The NEW Illustrated Guide to Mendacity and Folly in the 21st Century.
Posted on | March 19, 2012 | No CommentsI have to admit it. I love spam. Both kinds. That strange but tastelessly tasty food product and the email variety. Breakfast of eggs and spam, lightly grilled on both sides, with or without beans. Wonderful. But we’re here to talk about the email variety.
Now, in my youth (rather, my younger days on the internet), I used to rail at spam like everyone else. And when the first email spam filters arrived, I loaded them ruthlessly with rules to catch emails with subjects in all caps, with certain words, with strings of exclamation points. And then I discovered that none of these rules worked particularly well. Not only did the spam keep coming through as the spam-meisters came up with newer and newer ways to ply their trade, but all the emails that I had been eagerly expecting and expecting and expecting, could usually be found nestled in the spam folder, provided I got to it before an automatic flush.
So I turned off the spam filters and have gone back to the age-old delete button, which has the sterling advantage of never deleting anything I didn’t WANT gone.

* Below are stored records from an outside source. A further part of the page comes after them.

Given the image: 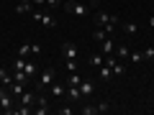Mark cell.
I'll return each instance as SVG.
<instances>
[{
  "mask_svg": "<svg viewBox=\"0 0 154 115\" xmlns=\"http://www.w3.org/2000/svg\"><path fill=\"white\" fill-rule=\"evenodd\" d=\"M95 23L98 26H103L105 28V33H113V28L118 26V16H110V13H103V10H98V16H95Z\"/></svg>",
  "mask_w": 154,
  "mask_h": 115,
  "instance_id": "1",
  "label": "cell"
},
{
  "mask_svg": "<svg viewBox=\"0 0 154 115\" xmlns=\"http://www.w3.org/2000/svg\"><path fill=\"white\" fill-rule=\"evenodd\" d=\"M54 69L51 66H44L41 69V74H38V82H36V92H44V90H49L51 84H54Z\"/></svg>",
  "mask_w": 154,
  "mask_h": 115,
  "instance_id": "2",
  "label": "cell"
},
{
  "mask_svg": "<svg viewBox=\"0 0 154 115\" xmlns=\"http://www.w3.org/2000/svg\"><path fill=\"white\" fill-rule=\"evenodd\" d=\"M62 8H64L69 16H77V18H85V16L90 13V8L82 5V3H77V0H64V3H62Z\"/></svg>",
  "mask_w": 154,
  "mask_h": 115,
  "instance_id": "3",
  "label": "cell"
},
{
  "mask_svg": "<svg viewBox=\"0 0 154 115\" xmlns=\"http://www.w3.org/2000/svg\"><path fill=\"white\" fill-rule=\"evenodd\" d=\"M110 105L108 102H98V105H90V102H82V108H80V113L82 115H95V113H108Z\"/></svg>",
  "mask_w": 154,
  "mask_h": 115,
  "instance_id": "4",
  "label": "cell"
},
{
  "mask_svg": "<svg viewBox=\"0 0 154 115\" xmlns=\"http://www.w3.org/2000/svg\"><path fill=\"white\" fill-rule=\"evenodd\" d=\"M31 18L36 23H41V26H46V28H51V26H57V21L49 16V13H41V10H31Z\"/></svg>",
  "mask_w": 154,
  "mask_h": 115,
  "instance_id": "5",
  "label": "cell"
},
{
  "mask_svg": "<svg viewBox=\"0 0 154 115\" xmlns=\"http://www.w3.org/2000/svg\"><path fill=\"white\" fill-rule=\"evenodd\" d=\"M33 105H36V108H33V113H36V115L49 113V100H46L41 92H36V100H33Z\"/></svg>",
  "mask_w": 154,
  "mask_h": 115,
  "instance_id": "6",
  "label": "cell"
},
{
  "mask_svg": "<svg viewBox=\"0 0 154 115\" xmlns=\"http://www.w3.org/2000/svg\"><path fill=\"white\" fill-rule=\"evenodd\" d=\"M62 59H77V46L72 44V41H64V44H62Z\"/></svg>",
  "mask_w": 154,
  "mask_h": 115,
  "instance_id": "7",
  "label": "cell"
},
{
  "mask_svg": "<svg viewBox=\"0 0 154 115\" xmlns=\"http://www.w3.org/2000/svg\"><path fill=\"white\" fill-rule=\"evenodd\" d=\"M33 100H36V90H23V95L18 97V105H26V108H33Z\"/></svg>",
  "mask_w": 154,
  "mask_h": 115,
  "instance_id": "8",
  "label": "cell"
},
{
  "mask_svg": "<svg viewBox=\"0 0 154 115\" xmlns=\"http://www.w3.org/2000/svg\"><path fill=\"white\" fill-rule=\"evenodd\" d=\"M31 10H33L31 0H18V3H16V16H28Z\"/></svg>",
  "mask_w": 154,
  "mask_h": 115,
  "instance_id": "9",
  "label": "cell"
},
{
  "mask_svg": "<svg viewBox=\"0 0 154 115\" xmlns=\"http://www.w3.org/2000/svg\"><path fill=\"white\" fill-rule=\"evenodd\" d=\"M49 92H51V97H54V100H59V97H64V95H67V84H62V82H57V79H54V84L49 87Z\"/></svg>",
  "mask_w": 154,
  "mask_h": 115,
  "instance_id": "10",
  "label": "cell"
},
{
  "mask_svg": "<svg viewBox=\"0 0 154 115\" xmlns=\"http://www.w3.org/2000/svg\"><path fill=\"white\" fill-rule=\"evenodd\" d=\"M80 92H82V100H88L90 95L95 92V84L90 82V79H82V82H80Z\"/></svg>",
  "mask_w": 154,
  "mask_h": 115,
  "instance_id": "11",
  "label": "cell"
},
{
  "mask_svg": "<svg viewBox=\"0 0 154 115\" xmlns=\"http://www.w3.org/2000/svg\"><path fill=\"white\" fill-rule=\"evenodd\" d=\"M113 51H116V44H113V38H105V41H100V54H105V56H108V54H113Z\"/></svg>",
  "mask_w": 154,
  "mask_h": 115,
  "instance_id": "12",
  "label": "cell"
},
{
  "mask_svg": "<svg viewBox=\"0 0 154 115\" xmlns=\"http://www.w3.org/2000/svg\"><path fill=\"white\" fill-rule=\"evenodd\" d=\"M13 82H18V84H28V82H31V77H28L23 69H13Z\"/></svg>",
  "mask_w": 154,
  "mask_h": 115,
  "instance_id": "13",
  "label": "cell"
},
{
  "mask_svg": "<svg viewBox=\"0 0 154 115\" xmlns=\"http://www.w3.org/2000/svg\"><path fill=\"white\" fill-rule=\"evenodd\" d=\"M98 74H100V79H103V82H108V79H113V69H110L108 64L98 66Z\"/></svg>",
  "mask_w": 154,
  "mask_h": 115,
  "instance_id": "14",
  "label": "cell"
},
{
  "mask_svg": "<svg viewBox=\"0 0 154 115\" xmlns=\"http://www.w3.org/2000/svg\"><path fill=\"white\" fill-rule=\"evenodd\" d=\"M121 28H123V33H126V36H136V33H139V26H136L134 21H126Z\"/></svg>",
  "mask_w": 154,
  "mask_h": 115,
  "instance_id": "15",
  "label": "cell"
},
{
  "mask_svg": "<svg viewBox=\"0 0 154 115\" xmlns=\"http://www.w3.org/2000/svg\"><path fill=\"white\" fill-rule=\"evenodd\" d=\"M90 66H95V69H98V66H103L105 64V54H90Z\"/></svg>",
  "mask_w": 154,
  "mask_h": 115,
  "instance_id": "16",
  "label": "cell"
},
{
  "mask_svg": "<svg viewBox=\"0 0 154 115\" xmlns=\"http://www.w3.org/2000/svg\"><path fill=\"white\" fill-rule=\"evenodd\" d=\"M0 84H5V87H11V84H13V74L8 69H0Z\"/></svg>",
  "mask_w": 154,
  "mask_h": 115,
  "instance_id": "17",
  "label": "cell"
},
{
  "mask_svg": "<svg viewBox=\"0 0 154 115\" xmlns=\"http://www.w3.org/2000/svg\"><path fill=\"white\" fill-rule=\"evenodd\" d=\"M105 38H108L105 28H95V31H93V41H95V44H100V41H105Z\"/></svg>",
  "mask_w": 154,
  "mask_h": 115,
  "instance_id": "18",
  "label": "cell"
},
{
  "mask_svg": "<svg viewBox=\"0 0 154 115\" xmlns=\"http://www.w3.org/2000/svg\"><path fill=\"white\" fill-rule=\"evenodd\" d=\"M113 54L118 56V59H128V56H131V49H128V46H118Z\"/></svg>",
  "mask_w": 154,
  "mask_h": 115,
  "instance_id": "19",
  "label": "cell"
},
{
  "mask_svg": "<svg viewBox=\"0 0 154 115\" xmlns=\"http://www.w3.org/2000/svg\"><path fill=\"white\" fill-rule=\"evenodd\" d=\"M123 74H126V64L116 61V64H113V77H123Z\"/></svg>",
  "mask_w": 154,
  "mask_h": 115,
  "instance_id": "20",
  "label": "cell"
},
{
  "mask_svg": "<svg viewBox=\"0 0 154 115\" xmlns=\"http://www.w3.org/2000/svg\"><path fill=\"white\" fill-rule=\"evenodd\" d=\"M82 82V77L77 74V72H69V74H67V84H80Z\"/></svg>",
  "mask_w": 154,
  "mask_h": 115,
  "instance_id": "21",
  "label": "cell"
},
{
  "mask_svg": "<svg viewBox=\"0 0 154 115\" xmlns=\"http://www.w3.org/2000/svg\"><path fill=\"white\" fill-rule=\"evenodd\" d=\"M28 54H31V41H26V44H23L21 49H18V56H23V59H26Z\"/></svg>",
  "mask_w": 154,
  "mask_h": 115,
  "instance_id": "22",
  "label": "cell"
},
{
  "mask_svg": "<svg viewBox=\"0 0 154 115\" xmlns=\"http://www.w3.org/2000/svg\"><path fill=\"white\" fill-rule=\"evenodd\" d=\"M23 72H26L28 77H33V74H36V61H26V66H23Z\"/></svg>",
  "mask_w": 154,
  "mask_h": 115,
  "instance_id": "23",
  "label": "cell"
},
{
  "mask_svg": "<svg viewBox=\"0 0 154 115\" xmlns=\"http://www.w3.org/2000/svg\"><path fill=\"white\" fill-rule=\"evenodd\" d=\"M128 61H134V64H141V61H144V54H141V51H131Z\"/></svg>",
  "mask_w": 154,
  "mask_h": 115,
  "instance_id": "24",
  "label": "cell"
},
{
  "mask_svg": "<svg viewBox=\"0 0 154 115\" xmlns=\"http://www.w3.org/2000/svg\"><path fill=\"white\" fill-rule=\"evenodd\" d=\"M141 54H144V61H154V46H146Z\"/></svg>",
  "mask_w": 154,
  "mask_h": 115,
  "instance_id": "25",
  "label": "cell"
},
{
  "mask_svg": "<svg viewBox=\"0 0 154 115\" xmlns=\"http://www.w3.org/2000/svg\"><path fill=\"white\" fill-rule=\"evenodd\" d=\"M64 69L67 72H77V59H67L64 61Z\"/></svg>",
  "mask_w": 154,
  "mask_h": 115,
  "instance_id": "26",
  "label": "cell"
},
{
  "mask_svg": "<svg viewBox=\"0 0 154 115\" xmlns=\"http://www.w3.org/2000/svg\"><path fill=\"white\" fill-rule=\"evenodd\" d=\"M57 113H59V115H72L75 110H72L69 105H62V108H57Z\"/></svg>",
  "mask_w": 154,
  "mask_h": 115,
  "instance_id": "27",
  "label": "cell"
},
{
  "mask_svg": "<svg viewBox=\"0 0 154 115\" xmlns=\"http://www.w3.org/2000/svg\"><path fill=\"white\" fill-rule=\"evenodd\" d=\"M62 3H64V0H46V5H49V8H62Z\"/></svg>",
  "mask_w": 154,
  "mask_h": 115,
  "instance_id": "28",
  "label": "cell"
},
{
  "mask_svg": "<svg viewBox=\"0 0 154 115\" xmlns=\"http://www.w3.org/2000/svg\"><path fill=\"white\" fill-rule=\"evenodd\" d=\"M31 54L38 56V54H41V46H38V44H31Z\"/></svg>",
  "mask_w": 154,
  "mask_h": 115,
  "instance_id": "29",
  "label": "cell"
},
{
  "mask_svg": "<svg viewBox=\"0 0 154 115\" xmlns=\"http://www.w3.org/2000/svg\"><path fill=\"white\" fill-rule=\"evenodd\" d=\"M33 5H46V0H33Z\"/></svg>",
  "mask_w": 154,
  "mask_h": 115,
  "instance_id": "30",
  "label": "cell"
},
{
  "mask_svg": "<svg viewBox=\"0 0 154 115\" xmlns=\"http://www.w3.org/2000/svg\"><path fill=\"white\" fill-rule=\"evenodd\" d=\"M149 26H152V28H154V16H152V18H149Z\"/></svg>",
  "mask_w": 154,
  "mask_h": 115,
  "instance_id": "31",
  "label": "cell"
},
{
  "mask_svg": "<svg viewBox=\"0 0 154 115\" xmlns=\"http://www.w3.org/2000/svg\"><path fill=\"white\" fill-rule=\"evenodd\" d=\"M95 3H103V0H95Z\"/></svg>",
  "mask_w": 154,
  "mask_h": 115,
  "instance_id": "32",
  "label": "cell"
},
{
  "mask_svg": "<svg viewBox=\"0 0 154 115\" xmlns=\"http://www.w3.org/2000/svg\"><path fill=\"white\" fill-rule=\"evenodd\" d=\"M0 38H3V31H0Z\"/></svg>",
  "mask_w": 154,
  "mask_h": 115,
  "instance_id": "33",
  "label": "cell"
}]
</instances>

And if I accidentally do, command-Z takes care of that in an instant. And since then, I have been regaled by daily doses of Pamela being concerned about my size, or Cindy about my lasting power. Stock tips sent to “Fred” but seemingly delivered to me by mistake. How many opportunities I’ve been afforded to sneak currency out of falling dictatorships! Aid widows in securing their husband’s vast fortunes in some foreign land! The number of times paypal has needed me to log in to verify the account I’ve used for the last five years is astounding! Or my bank? Or banks I’d never even had accounts in!
There are more benign missives–like those advising me of the wonderful opportunities to be afforded by online universities. If you consider credit mills benign. And it was one of those I got last Friday. Become an ULTRASOUND TECHNICIAN! Wow, I thought, how timely! Ultrasound is truly a “coming thing.” Think of the explosion of state legislatures drooling at the thought of shoving a skinny rod into an unwilling orifice so that women can be forced into humiliated submission! Wow, there seems to be a new state every week whose legislature or governor is forcing these wands–well, not DOWN anyone’s throats, if you get the picture. Funny, all of them seem to be GOP. You know, small government keeping its nose out of your business. But not its wand up your hoohah. After all, if a woman has had the audacity to want or need to terminate a pregnancy, she deserves to have a foreign object inserted into her…the slut!
Because that is what all these legal ultrasound requirements are–a punishment for sexuality, the use of humiliation to force women to allow men to control their bodies. Violation without consent. In other words, legislated rape to enforce a code of morality that isn’t even in the Bible.
You have to wonder how these people, who so want the gummint out of their lives, are so willing to allow it into the lives of their women. And there lies the answer. THEIR women. Those uppity bitches who weren’t satisfied with voting the way their husbands told them to, they wanted to make up their own little minds. And had the audacity to work the same jobs as men and expect to be paid the same salary! That they wanted control of their own bodies and actually had it for over a generation was just too much! Time to force them back into the kitchen and the nursery. And the way to do that is to make them have that baby.
Unfortunately, much as I could use the excitement in my life, I’ll be foregoing the ultrasound training. At my age, the thought of starting yet another career leaves me flaccid. I’m much more interested in instant gratification. And after all, I won’t have to work once those surefire lottery numbers I paid for come in!